I read the question carefully:

Question: From which line java compiler starts checking the coding lines

In what order java compiler checks the lines of the program. whether starting from the first line ? or starting from the main method?

It's not a particularly interesting question, it's pretty fundamental, and it's not extremely well-written, but it is well-defined and has a simple answer. And it has been up-voted once already.

The answer which I must audit reads:

compiler will start from the first line.

answered Aug 20 at 12:41 M.Prabhu

So, not the greatest answer I've ever seen on stackoverflow, not full of explanation of why it does this, or compare / contrast with other languages, or code examples to easily verify this, or reference to some standard or some such.

But it directly answers the question, correctly, and it is comparable to the question at least in depth and quality.

I clicked to upvote this answer. Instead, I am told that I failed the audit, and shown that it has been down-voted (and ultimately deleted).

Another reviewer has commented:

This does not provide an answer to the question. To critique or request clarification from an author, leave a comment below their post - you can always comment on your own posts, and once you have sufficient reputation you will be able to comment on any post. – Sufian Aug 20 at 13:18

This simply isn't true, the answer does provide an answer to the question.

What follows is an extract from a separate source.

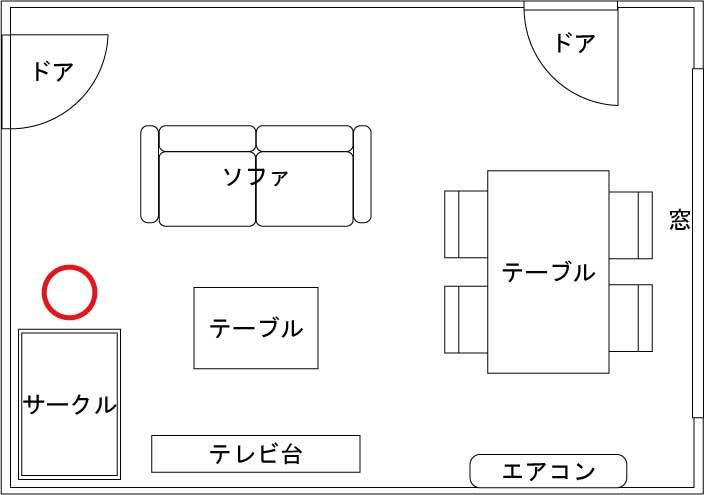 サークルの設置場所の正解例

I think this wasn't an appropriate audit question, it was far from clear-cut how it should have been handled. It seems like possibly the most appropriate answer to the question, maybe with a little better formatting / grammar.


The answer was flagged as VLQ which pushed it into the LQP queue where it gathered sufficient (recommend) delete votes to be removed which made the post a potential audit candidate where any positive action (eg: upvoting it) would be deemed a failure.

I wouldn't have upvoted it (but can see why) and I wouldn't have voted to delete it in the other review either (but can see why). This is one of those obscure cases where difference of opinion in reviewing across queues has ended up - umm, shall we say, not exactly desirable?

Anyway, moving forward, this should no longer be an issue, and any consequences of failing the audit have been reversed.